## PROBLEM DETAILS
From the text on Corvus's dual-stream design, pull out the passage starting at "Skip to main" and ending at "for flattened assets.", copying it word for word.

## SELECTED TEXT
+ + + +

Skip to main content

Dual-Stream Architecture

To reconcile messy, unstructured input with safe, data-dense visualization, Corvus employs a Dual-Stream Ingestion Engine. This design separates narrative reasoning (which allows for some "fuzziness" and interpretation) from critical quantitative metrics (which must be exact and hallucination-free).

The Resilience Cascade

We implement a Resilience Cascade for document ingestion that prioritizes:

  1. Layout-aware parsing for clinical notes to preserve spatial context.
  2. Scholarly structure extraction for academic PDFs to capture section hierarchies.
  3. OCR Fallback only for flattened assets.

This preserves semantic boundaries (tables, headers) that are typically lost in standard text extraction.

Stream A: Narrative Synthesis

Goal: Transform unstructured narrative text into coherent summaries and plan suggestions.

  • Mechanism: Uses structured clinical templates to produce consistent drafts.
  • RAG Integration: When a query needs evidence, the system uses hybrid retrieval (keyword + semantic) to find high-quality sources and return citations.

+ + + +

## RECORD EXCERPTS
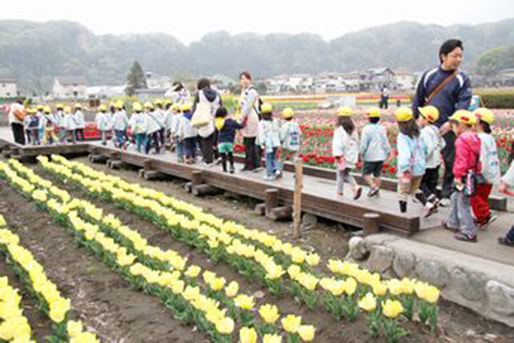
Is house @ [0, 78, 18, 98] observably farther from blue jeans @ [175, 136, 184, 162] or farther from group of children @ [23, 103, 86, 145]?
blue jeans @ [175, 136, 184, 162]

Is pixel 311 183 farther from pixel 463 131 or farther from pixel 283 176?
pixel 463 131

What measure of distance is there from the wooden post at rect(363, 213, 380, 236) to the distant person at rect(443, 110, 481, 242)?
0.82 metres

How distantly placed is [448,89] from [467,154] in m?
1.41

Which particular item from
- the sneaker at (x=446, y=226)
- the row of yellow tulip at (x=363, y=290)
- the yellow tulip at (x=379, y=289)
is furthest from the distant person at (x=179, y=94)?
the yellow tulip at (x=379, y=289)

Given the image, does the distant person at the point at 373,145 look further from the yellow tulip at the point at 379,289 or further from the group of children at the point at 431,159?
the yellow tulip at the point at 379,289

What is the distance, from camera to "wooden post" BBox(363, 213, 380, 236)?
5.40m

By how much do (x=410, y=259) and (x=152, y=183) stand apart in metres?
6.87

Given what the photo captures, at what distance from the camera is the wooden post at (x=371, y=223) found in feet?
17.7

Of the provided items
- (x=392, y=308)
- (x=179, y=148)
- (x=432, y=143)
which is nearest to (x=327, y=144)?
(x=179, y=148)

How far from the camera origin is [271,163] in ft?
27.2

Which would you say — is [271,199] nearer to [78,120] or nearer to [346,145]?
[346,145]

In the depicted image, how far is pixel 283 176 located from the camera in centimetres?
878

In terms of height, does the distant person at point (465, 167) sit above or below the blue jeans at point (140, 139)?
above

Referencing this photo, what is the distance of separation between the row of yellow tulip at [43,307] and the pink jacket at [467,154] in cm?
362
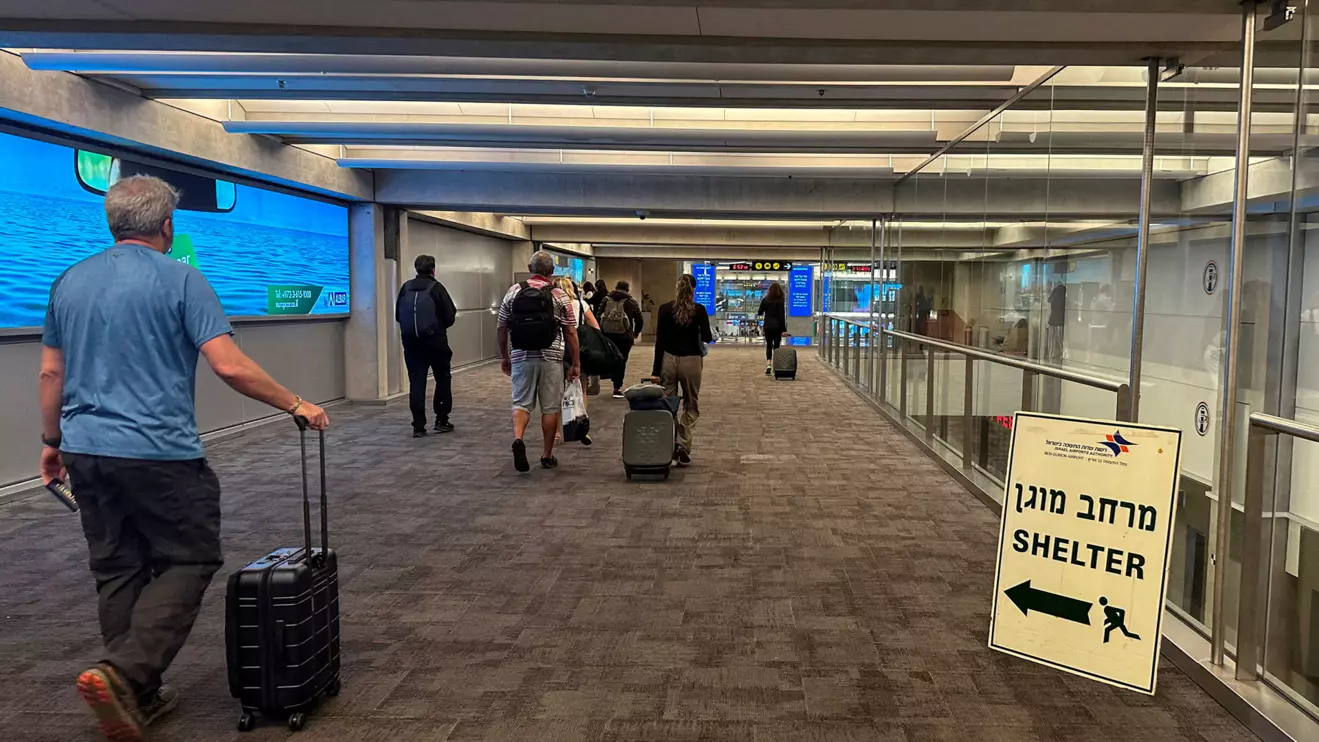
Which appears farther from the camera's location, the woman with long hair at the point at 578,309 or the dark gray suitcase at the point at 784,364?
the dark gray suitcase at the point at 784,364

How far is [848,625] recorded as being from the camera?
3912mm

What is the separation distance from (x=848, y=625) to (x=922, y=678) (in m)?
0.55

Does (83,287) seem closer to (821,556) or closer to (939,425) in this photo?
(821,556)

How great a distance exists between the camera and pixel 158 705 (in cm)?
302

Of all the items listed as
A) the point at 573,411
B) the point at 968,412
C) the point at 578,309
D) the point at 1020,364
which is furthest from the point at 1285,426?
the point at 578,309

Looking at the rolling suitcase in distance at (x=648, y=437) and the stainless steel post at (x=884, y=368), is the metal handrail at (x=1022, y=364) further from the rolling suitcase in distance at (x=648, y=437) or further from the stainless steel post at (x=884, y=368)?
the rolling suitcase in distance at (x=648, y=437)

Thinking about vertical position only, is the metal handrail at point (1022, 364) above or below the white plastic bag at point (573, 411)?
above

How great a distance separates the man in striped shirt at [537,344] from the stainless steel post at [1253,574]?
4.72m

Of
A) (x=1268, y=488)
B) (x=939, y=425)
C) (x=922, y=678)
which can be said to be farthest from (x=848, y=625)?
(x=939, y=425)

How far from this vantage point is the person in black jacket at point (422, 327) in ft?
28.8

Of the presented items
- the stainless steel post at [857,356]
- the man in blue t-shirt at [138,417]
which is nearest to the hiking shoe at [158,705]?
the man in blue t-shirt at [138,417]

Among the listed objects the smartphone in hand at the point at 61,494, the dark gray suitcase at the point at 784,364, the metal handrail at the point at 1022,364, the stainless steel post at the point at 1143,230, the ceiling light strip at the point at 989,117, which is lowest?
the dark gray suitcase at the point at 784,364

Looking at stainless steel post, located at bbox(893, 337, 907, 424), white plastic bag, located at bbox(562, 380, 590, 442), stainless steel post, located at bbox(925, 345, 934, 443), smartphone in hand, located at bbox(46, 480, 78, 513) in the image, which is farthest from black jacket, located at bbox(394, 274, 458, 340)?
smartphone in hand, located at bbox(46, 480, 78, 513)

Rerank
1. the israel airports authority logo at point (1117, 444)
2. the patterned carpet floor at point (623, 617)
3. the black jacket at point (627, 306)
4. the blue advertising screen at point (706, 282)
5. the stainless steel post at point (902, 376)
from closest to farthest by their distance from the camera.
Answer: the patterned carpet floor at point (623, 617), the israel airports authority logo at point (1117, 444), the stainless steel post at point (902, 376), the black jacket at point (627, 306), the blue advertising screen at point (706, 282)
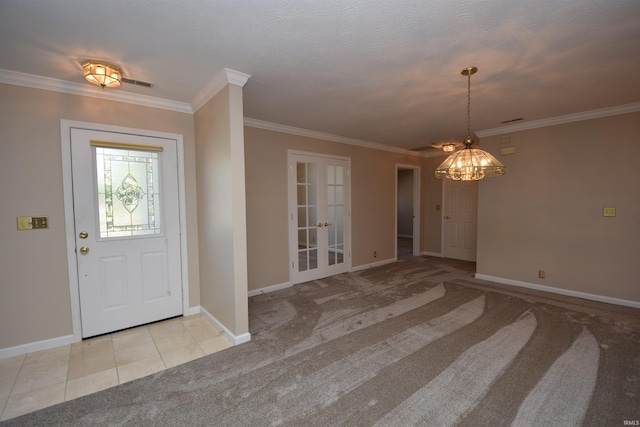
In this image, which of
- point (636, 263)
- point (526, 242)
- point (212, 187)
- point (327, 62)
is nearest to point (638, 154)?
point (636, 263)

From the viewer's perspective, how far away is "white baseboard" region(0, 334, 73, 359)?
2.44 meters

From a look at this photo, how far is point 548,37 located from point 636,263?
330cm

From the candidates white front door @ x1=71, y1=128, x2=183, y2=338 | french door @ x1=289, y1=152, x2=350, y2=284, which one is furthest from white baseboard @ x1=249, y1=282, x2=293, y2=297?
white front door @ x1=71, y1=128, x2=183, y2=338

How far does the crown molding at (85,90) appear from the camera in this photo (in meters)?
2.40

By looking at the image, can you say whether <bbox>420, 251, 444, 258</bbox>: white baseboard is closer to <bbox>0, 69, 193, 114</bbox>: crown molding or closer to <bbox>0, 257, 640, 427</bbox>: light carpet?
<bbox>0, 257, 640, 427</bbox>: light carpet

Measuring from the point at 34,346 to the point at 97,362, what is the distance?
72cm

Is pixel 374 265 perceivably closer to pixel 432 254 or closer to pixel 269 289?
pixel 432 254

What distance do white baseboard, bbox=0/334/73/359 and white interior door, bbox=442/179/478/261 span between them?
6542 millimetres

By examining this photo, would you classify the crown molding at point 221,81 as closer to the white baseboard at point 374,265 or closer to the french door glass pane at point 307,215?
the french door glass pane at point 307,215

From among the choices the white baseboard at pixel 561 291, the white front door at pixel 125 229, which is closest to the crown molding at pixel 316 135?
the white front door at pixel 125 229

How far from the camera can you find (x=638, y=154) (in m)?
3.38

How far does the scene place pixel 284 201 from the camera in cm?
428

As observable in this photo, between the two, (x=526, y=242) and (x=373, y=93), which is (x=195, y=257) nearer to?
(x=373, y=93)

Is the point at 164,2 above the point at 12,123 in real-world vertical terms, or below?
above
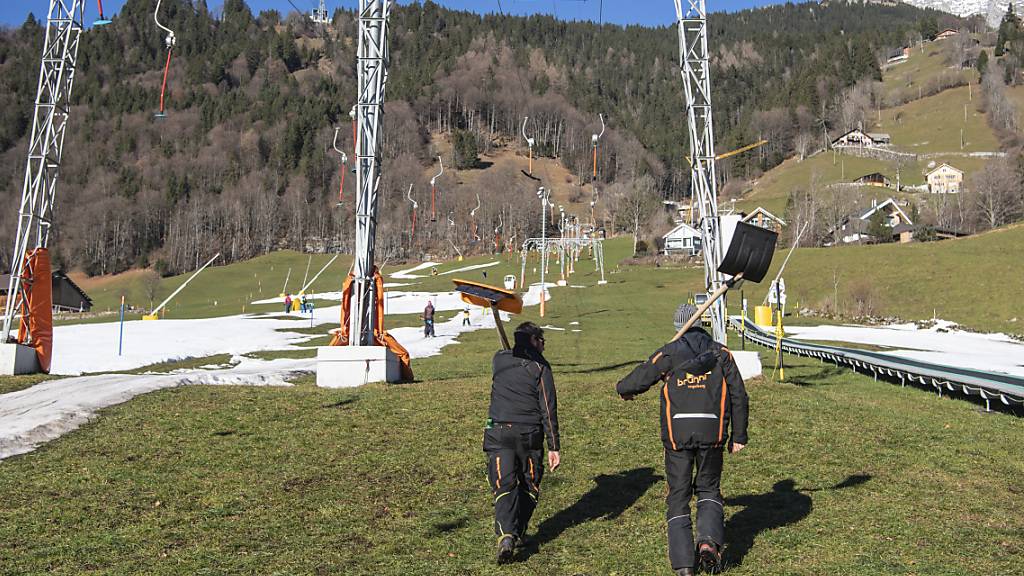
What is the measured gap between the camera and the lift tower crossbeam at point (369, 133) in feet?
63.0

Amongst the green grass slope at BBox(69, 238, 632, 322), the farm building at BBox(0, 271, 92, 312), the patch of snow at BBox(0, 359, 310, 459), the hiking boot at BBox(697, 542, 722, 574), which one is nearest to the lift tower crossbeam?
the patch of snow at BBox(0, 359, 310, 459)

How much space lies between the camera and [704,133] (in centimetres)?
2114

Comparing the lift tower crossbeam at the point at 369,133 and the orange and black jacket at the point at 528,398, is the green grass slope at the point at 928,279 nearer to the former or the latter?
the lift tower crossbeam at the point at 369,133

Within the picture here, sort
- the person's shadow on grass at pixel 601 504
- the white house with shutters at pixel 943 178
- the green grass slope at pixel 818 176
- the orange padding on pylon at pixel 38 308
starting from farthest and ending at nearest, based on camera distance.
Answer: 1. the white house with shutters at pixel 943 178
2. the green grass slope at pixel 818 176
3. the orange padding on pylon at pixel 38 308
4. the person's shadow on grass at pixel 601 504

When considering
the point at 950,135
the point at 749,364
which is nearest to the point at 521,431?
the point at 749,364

+ + + +

## RESULT OF THE EXERCISE
Skip to main content

Dual-Stream Architecture

To reconcile messy, unstructured input with safe, data-dense visualization, Corvus employs a Dual-Stream Ingestion Engine. This design separates narrative reasoning (which allows for some "fuzziness" and interpretation) from critical quantitative metrics (which must be exact and hallucination-free).

The Resilience Cascade

We implement a Resilience Cascade for document ingestion that prioritizes:

  1. Layout-aware parsing for clinical notes to preserve spatial context.
  2. Scholarly structure extraction for academic PDFs to capture section hierarchies.
  3. OCR Fallback only for flattened assets.